>> BEGIN Selected excerpt

Pursuant to Rule 204A-1 under the Advisers Act, HCA has adopted a Code of Ethics (the
“Code”) which sets forth standards of business and personal conduct for all HCA employees, and
addresses conflicts of interest that may arise from personal trading by employees or gifts and
entertainment received or provided by employees. The Code sets forth, among other things,
standards for the purpose of deterring wrongdoing and promoting: (i) honest and ethical
reporting; (ii) full, fair, accurate, timely, and understandable disclosure in reports and documents;
(iii) compliance with applicable laws, rules, and regulations; (iv) prompt internal reporting of
violations of the Code; and (v) accountability for adherence to the Code. Clients or potential
clients may obtain a copy of the Code free of charge by writing to HCA’s Chief Compliance
Officer at the address on the cover page of this Brochure.
As discussed in Item 10, qualifying personnel of the non-U.S affiliates discussed in Item 4 are
treated as “access persons” by HCA within the meaning of Rule 204A-1 under the Advisers Act,
and are subjected to HCA’s Code of Ethics.
Interest in Client Transactions Clients of HCA and its affiliates (such persons, the “Other Hillhouse Investors”) may hold
investments similar to or the same as those made or proposed to be made by other of HCA’s
clients. Investments held by Other Hillhouse Investors may be in the same or similar securities
as those held by HCA’s other clients, but acquired at different times, at lower or higher prices or
valuations, and on different terms than those upon which HCA’s clients acquire an investment.
The different prices paid for, or terms of, securities held by the Other Hillhouse Investors may
create conflicts of interest. HCA has adopted an aggregation and allocation policy to help assure
investment opportunities are recommended or allocated in a fair and equitable manner. As
described more fully in Item 5 under “Fees and Compensation,” HCA takes various factors into
account in making recommendation and allocation decisions.
Please see Item 5, “Fees and Compensation,” and Item 10, “Other Financial Industry Activities
and Affiliations,” above for a discussion of the potential conflict of interest created by allocating
investment opportunities among client accounts and how HCA addresses the potential conflict of
interest.
Personal Trading The Code is designed to assure that the personal securities transactions, activities, and interests
of HCA’s employees do not interfere with their judgment in advising HCA’s clients. HCA
discourages its employees from personal trading due to the conflicts of interest (real and
apparent) that such trading may present. Employees must seek pre-clearance for certain
reportable personal securities transactions and provide post-trading details of all approved
personal trades. Employees also must provide HCA with detailed information regarding their
reportable personal securities holdings, which they must update on a quarterly basis. Although
employees are not prohibited from personal trading, employees are prohibited from short-term
trading or speculation, and employees must present any investment opportunities suitable for any
investment strategy of HCA’s clients to such clients prior to engaging in any transaction related
thereto for personal benefit. To minimize the risk of potential conflicts of interests, employees
and their immediate family members may not, directly or indirectly, make personal trades in any
security, company, asset, or investment product (i) located in or having a substantial business
relation to Asia or (ii) under research, traded in, or contemplated to be traded in by HCA, in each
case without the consent of the Chief Compliance Officer.

>> END Selected excerpt
>> BEGIN Dataset records

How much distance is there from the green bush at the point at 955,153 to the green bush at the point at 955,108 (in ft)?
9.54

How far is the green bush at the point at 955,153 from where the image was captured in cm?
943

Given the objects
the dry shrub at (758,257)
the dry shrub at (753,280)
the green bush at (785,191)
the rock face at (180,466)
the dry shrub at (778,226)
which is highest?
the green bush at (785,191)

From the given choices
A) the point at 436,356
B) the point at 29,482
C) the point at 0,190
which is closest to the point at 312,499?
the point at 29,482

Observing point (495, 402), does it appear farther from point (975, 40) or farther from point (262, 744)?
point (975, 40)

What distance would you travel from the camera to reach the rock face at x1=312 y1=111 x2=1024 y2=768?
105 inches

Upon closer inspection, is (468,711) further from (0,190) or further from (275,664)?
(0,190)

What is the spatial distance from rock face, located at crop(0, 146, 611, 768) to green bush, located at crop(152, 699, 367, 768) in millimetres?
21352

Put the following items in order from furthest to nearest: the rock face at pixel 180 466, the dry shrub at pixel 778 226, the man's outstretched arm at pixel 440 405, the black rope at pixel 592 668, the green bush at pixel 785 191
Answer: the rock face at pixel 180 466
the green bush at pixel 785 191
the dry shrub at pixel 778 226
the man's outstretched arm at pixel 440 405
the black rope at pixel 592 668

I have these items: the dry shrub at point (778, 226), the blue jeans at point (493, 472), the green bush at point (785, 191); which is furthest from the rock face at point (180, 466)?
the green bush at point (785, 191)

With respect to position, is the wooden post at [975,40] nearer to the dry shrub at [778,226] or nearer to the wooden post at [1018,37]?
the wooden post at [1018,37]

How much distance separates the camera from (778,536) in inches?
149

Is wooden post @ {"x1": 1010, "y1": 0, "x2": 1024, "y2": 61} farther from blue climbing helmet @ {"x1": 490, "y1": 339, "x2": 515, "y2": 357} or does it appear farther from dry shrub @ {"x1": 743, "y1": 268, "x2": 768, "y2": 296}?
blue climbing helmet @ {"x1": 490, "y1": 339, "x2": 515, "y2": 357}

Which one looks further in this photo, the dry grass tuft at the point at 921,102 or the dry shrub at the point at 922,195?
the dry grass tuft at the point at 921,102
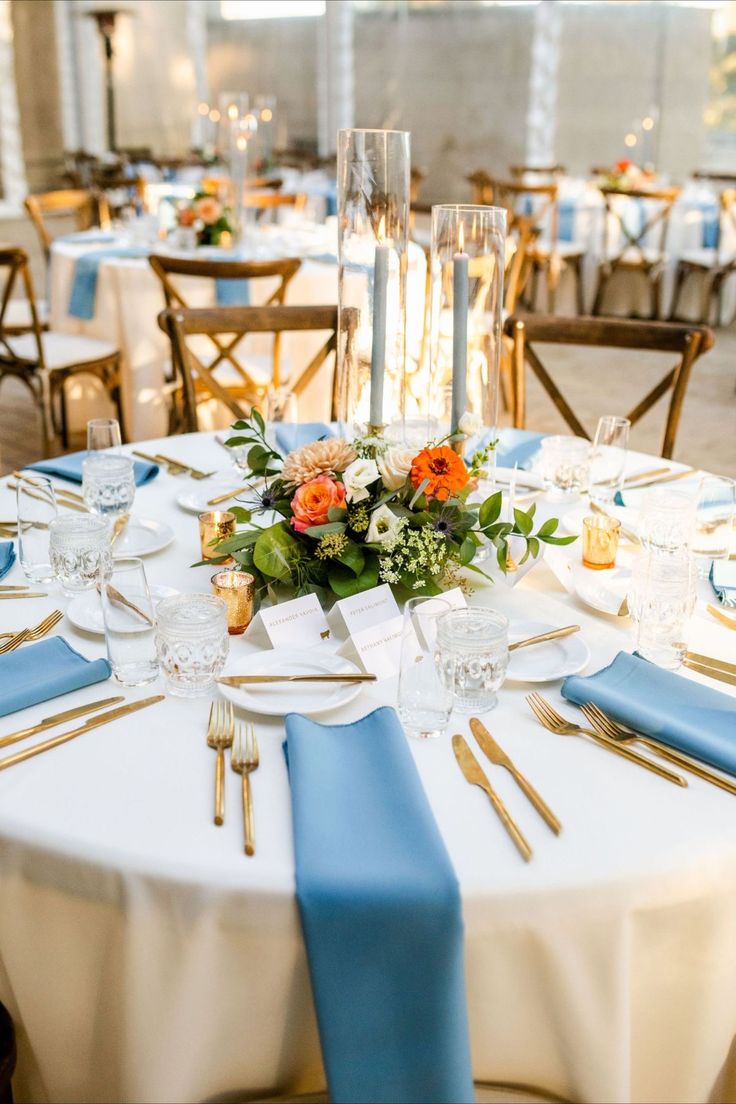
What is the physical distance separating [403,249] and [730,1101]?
123 cm

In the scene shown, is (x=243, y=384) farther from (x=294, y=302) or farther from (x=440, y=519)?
(x=440, y=519)

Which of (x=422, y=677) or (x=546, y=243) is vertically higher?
(x=546, y=243)

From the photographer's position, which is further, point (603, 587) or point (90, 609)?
point (603, 587)

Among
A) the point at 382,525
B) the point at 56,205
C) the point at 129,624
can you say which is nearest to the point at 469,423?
the point at 382,525

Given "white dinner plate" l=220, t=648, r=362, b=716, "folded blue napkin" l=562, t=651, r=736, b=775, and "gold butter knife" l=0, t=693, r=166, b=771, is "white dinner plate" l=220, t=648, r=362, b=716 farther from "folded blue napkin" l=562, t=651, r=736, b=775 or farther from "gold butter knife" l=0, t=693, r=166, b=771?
"folded blue napkin" l=562, t=651, r=736, b=775

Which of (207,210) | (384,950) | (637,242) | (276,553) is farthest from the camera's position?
(637,242)

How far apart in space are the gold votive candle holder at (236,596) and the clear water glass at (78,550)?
17cm

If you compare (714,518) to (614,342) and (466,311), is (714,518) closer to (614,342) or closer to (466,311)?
(466,311)

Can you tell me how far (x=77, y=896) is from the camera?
3.15ft

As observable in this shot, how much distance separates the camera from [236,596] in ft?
4.49

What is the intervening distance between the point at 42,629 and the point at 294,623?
352mm

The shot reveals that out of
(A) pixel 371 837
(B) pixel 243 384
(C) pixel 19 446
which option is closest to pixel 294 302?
(B) pixel 243 384

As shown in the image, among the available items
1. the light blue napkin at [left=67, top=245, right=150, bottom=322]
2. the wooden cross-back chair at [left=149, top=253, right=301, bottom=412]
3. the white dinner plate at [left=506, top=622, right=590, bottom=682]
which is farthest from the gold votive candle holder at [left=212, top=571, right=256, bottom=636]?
the light blue napkin at [left=67, top=245, right=150, bottom=322]

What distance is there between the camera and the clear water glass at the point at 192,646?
3.88 feet
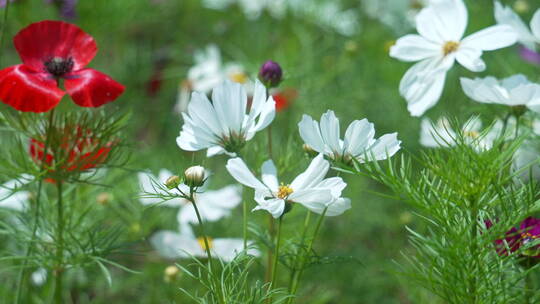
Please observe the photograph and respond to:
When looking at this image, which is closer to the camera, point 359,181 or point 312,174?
point 312,174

>> END Dataset records

▶ _Task directions_: From the code of ethics excerpt, print the passage that begins at the words "Interest in Client" and stops after "acquire an investment.". The records play no part in this work.

▶ _Exercise answer_:
Interest in Client Transactions Clients of HCA and its affiliates (such persons, the “Other Hillhouse Investors”) may hold
investments similar to or the same as those made or proposed to be made by other of HCA’s
clients. Investments held by Other Hillhouse Investors may be in the same or similar securities
as those held by HCA’s other clients, but acquired at different times, at lower or higher prices or
valuations, and on different terms than those upon which HCA’s clients acquire an investment.